Background and purpose:
Increasing evidence implicates metabotropic glutamate receptor mGlu(7) in the pathophysiology of stress-related disorders such as depression and anxiety. Mood disorders are frequently associated with gastrointestinal (GI) dysfunction; however, the role of mGlu(7) receptors outside the CNS is unknown. This present study investigated the expression and possible functional role of mGlu(7) receptors in the mouse colon.
Expression of mGlu(7) receptor mRNA and protein was studied in mouse colon by in situ hybridization and Western blotting. Effects of the selective mGlu(7) receptor agonist AMN082 on defecation and faecal parameters were studied in an isolation-induced stress model. AMN082 effects on ion transport and neuronal intracellular signalling were examined via Ussing chambers and calcium imaging.

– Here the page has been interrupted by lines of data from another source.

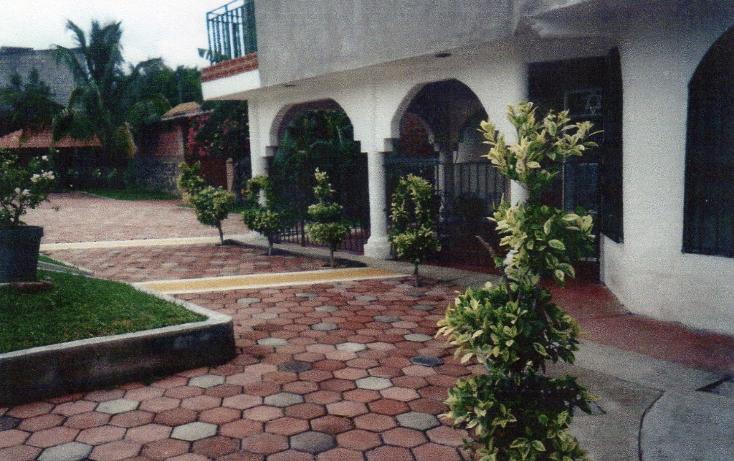 Foto de casa en venta en  , 13 de septiembre, yautepec, morelos, 1253093 No. 16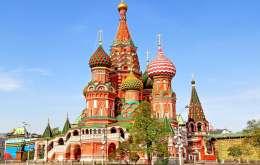 Rusia 2019 - 1 Mai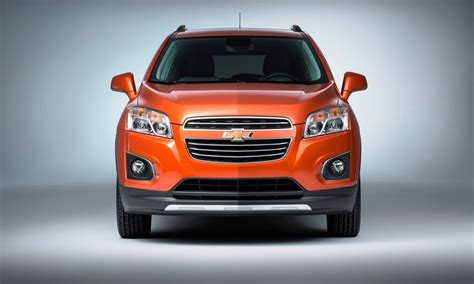 jeep chevrolet 2015 2015 chevrolet trax usa arrival in september to battle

mGlu(7) receptor mRNA and protein were highly expressed in colon mucosa. Stress-induced faecal output was unaffected by AMN082, although faecal water content was increased. In mucosa/submucosa preparations, 100 nM and 1 mu M AMN082 increased bethanechol-induced changes in short-circuit current in the Ussing chamber. This was sensitive to tetrodotoxin. Also, 100 nM AMN082 significantly increased calcium signalling in a subset of submucosal neurons.
Conclusions and implications:
Activating mGlu(7) receptors increased colonic secretory function in vivo and ex vivo. In a group of submucosal neurons, AMN082 strongly induced calcium signalling and the presence of submucosal nerves was required for the AMN082-dependent increase in secretion. These data suggest that targeting mGlu(7) receptors may be useful in the treatment of central components of stress disorders and also stress-associated GI dysfunction such as diarrhoea or constipation.